Santos were lucky to leave the pitch with only four in their net. No one would have had any right to complain if it would have ended 6-0 for Barcelona, who outclassed the Brazilian side through all the 90 minutes. All the attempts to compare Neymar to Lionel Messi were no more than pitiful hype attempts, as the gap between these type of sides, especially when regarding Barcelona, is simply too wide to bridge.
It took Barcelona the first goal to really put this game to bed. The moment Lionel Messi chipped it gently over Rafael, it was over. The frustrating possession, the ability to pass and pass and pass and eventually, always, finding the open man to create a fantastic one on one chance, everything was there. Xavi scored the second as the Santos defense fell apart and Cesc Fabregas made it 3-0 just before the break as Santos left the pitch dejected and filled with despair.
The second half was more of the same, although Barcelona did ease up on defense a bit, allowing Neymar two fantastic opportunities to put his mark on the competition with a goal. Neymar doesn’t operate that quickly in front of goal, not yet, not at this level. Valdes swarmed him too quickly, and Brazil’s next Golden Boy was left with more “what if…” moments.

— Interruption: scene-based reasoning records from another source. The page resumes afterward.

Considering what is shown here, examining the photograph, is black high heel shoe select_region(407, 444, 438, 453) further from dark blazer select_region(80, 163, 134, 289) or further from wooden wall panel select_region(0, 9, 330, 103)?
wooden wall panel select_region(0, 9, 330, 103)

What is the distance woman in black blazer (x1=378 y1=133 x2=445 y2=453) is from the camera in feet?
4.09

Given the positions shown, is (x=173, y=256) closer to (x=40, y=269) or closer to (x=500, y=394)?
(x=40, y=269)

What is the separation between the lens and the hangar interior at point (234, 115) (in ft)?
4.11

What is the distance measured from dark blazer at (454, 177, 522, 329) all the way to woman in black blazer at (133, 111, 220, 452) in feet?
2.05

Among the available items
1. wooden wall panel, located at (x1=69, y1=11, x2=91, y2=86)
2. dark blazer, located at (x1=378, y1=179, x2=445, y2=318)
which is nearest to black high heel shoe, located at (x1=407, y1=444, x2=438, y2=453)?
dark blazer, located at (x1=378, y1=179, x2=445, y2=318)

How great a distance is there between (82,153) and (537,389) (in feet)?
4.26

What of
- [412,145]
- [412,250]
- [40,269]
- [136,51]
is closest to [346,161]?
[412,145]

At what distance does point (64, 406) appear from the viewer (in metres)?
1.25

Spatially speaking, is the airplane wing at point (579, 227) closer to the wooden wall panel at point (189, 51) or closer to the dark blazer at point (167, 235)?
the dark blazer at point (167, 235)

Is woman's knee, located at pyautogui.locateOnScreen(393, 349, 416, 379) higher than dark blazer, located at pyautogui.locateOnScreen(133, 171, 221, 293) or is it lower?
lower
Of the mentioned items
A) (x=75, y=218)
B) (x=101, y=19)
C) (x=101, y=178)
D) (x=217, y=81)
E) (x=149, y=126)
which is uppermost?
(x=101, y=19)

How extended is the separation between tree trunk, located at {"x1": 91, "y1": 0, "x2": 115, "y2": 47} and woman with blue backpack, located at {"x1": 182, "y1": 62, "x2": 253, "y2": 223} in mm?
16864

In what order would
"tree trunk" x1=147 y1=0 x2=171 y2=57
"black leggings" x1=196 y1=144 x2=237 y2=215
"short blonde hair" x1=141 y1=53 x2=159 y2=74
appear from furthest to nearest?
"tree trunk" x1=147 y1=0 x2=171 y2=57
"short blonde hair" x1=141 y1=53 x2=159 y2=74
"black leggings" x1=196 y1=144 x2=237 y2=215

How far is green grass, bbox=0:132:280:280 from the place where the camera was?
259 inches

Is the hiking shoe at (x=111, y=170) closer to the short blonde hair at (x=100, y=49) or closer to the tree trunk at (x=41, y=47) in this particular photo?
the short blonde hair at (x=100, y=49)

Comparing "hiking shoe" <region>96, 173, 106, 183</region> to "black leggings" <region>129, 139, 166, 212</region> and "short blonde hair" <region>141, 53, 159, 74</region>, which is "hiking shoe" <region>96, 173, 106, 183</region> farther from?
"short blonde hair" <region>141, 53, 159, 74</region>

Lionel Messi showed his incredible ball control and balance with the fourth goal, scoring his third goal in two Club World Cup finals. He was simply too good for Santos, pretty much putting in a perfect display. So did Xavi. Another masterclass play making performance, a quarterback in a different sport. All the superlatives have been given more than once, so we’ll just skip to the end.
It was hard not to feel sorry for Neymar, all teared up, trying to get through the post match interview. He stayed on with Santos just for this match, just for the chance to prove his ability against the best club in the world. So did Ganso, who as another player who couldn’t match the challenge he was faced with. Barcelona are miles apart from most club in Spain and Europe, so the difference between a Brazilian side, skilled but used to a much slower game, is more like light years. The scoreline is probably a fair assessment of how far these two sides are from one another.
Barcelona go into their Christmas vacation feel pretty good about themselves, with a Clasico win and another trophy in the cabinet, their second Club World Cup title, the first team to win it twice since the insertion of this format annually in 2005. The battle for the real trophies, a fourth straight La Liga title and and another Champions League trophy, with Real Madrid standing in the way, resumes in January.